-- START OF Dataset --

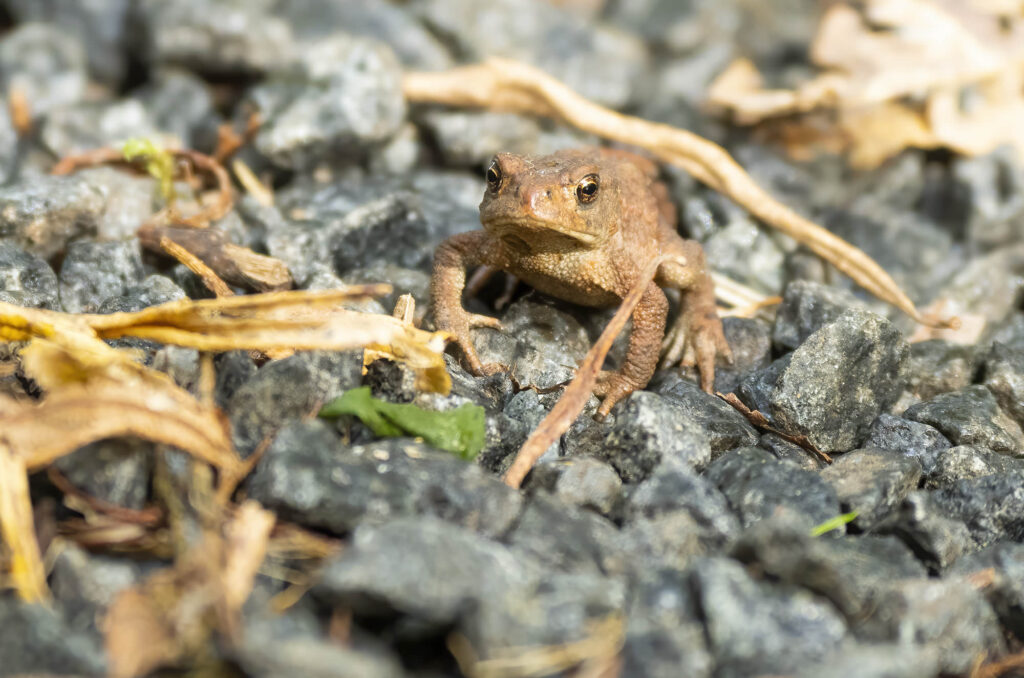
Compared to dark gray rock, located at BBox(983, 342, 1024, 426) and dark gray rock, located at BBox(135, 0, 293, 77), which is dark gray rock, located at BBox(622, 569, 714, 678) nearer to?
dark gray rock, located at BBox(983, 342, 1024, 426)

-- END OF Dataset --
-- START OF Dataset --

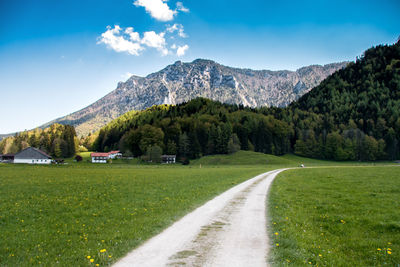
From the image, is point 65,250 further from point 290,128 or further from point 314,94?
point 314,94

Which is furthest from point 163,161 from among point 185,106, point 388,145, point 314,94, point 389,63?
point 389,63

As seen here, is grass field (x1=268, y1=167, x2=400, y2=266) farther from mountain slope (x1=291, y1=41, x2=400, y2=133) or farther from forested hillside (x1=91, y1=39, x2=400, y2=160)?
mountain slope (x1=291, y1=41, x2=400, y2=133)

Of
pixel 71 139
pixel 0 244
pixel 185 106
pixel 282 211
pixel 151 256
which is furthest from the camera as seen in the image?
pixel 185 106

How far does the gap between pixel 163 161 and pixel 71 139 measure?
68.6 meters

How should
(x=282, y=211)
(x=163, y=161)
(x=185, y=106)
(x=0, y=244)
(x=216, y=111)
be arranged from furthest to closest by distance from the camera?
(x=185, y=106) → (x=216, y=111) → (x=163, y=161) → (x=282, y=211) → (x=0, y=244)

-- END OF Dataset --
-- START OF Dataset --

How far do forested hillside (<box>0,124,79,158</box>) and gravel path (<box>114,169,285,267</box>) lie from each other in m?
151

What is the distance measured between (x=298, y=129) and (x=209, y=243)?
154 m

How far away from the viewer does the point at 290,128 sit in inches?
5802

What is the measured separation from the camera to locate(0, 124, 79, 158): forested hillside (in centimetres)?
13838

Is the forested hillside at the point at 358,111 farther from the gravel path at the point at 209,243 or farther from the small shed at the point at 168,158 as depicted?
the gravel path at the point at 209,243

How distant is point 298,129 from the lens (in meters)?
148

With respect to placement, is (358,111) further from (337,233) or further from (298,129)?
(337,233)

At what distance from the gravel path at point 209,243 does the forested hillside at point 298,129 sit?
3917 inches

-- END OF Dataset --

▶ _Instruction_: Write out the entries word for word, starting with the line containing "What is the distance" and going on through the line containing "3917 inches", with both of those lines included.

▶ _Correct response_:
What is the distance measured between (x=298, y=129) and (x=209, y=243)?
154 m

How far away from the viewer does the point at 290,128 sit in inches?
5802

What is the measured separation from the camera to locate(0, 124, 79, 158): forested hillside (in centimetres)?
13838

Is the forested hillside at the point at 358,111 farther from the gravel path at the point at 209,243 or farther from the small shed at the point at 168,158 as depicted?
the gravel path at the point at 209,243

How distant is point 298,129 from the lens (in meters)?
148

With respect to placement, is (358,111) further from (337,233) or further from (298,129)?
(337,233)

At what distance from the gravel path at point 209,243 does the forested hillside at point 298,129 sit?
3917 inches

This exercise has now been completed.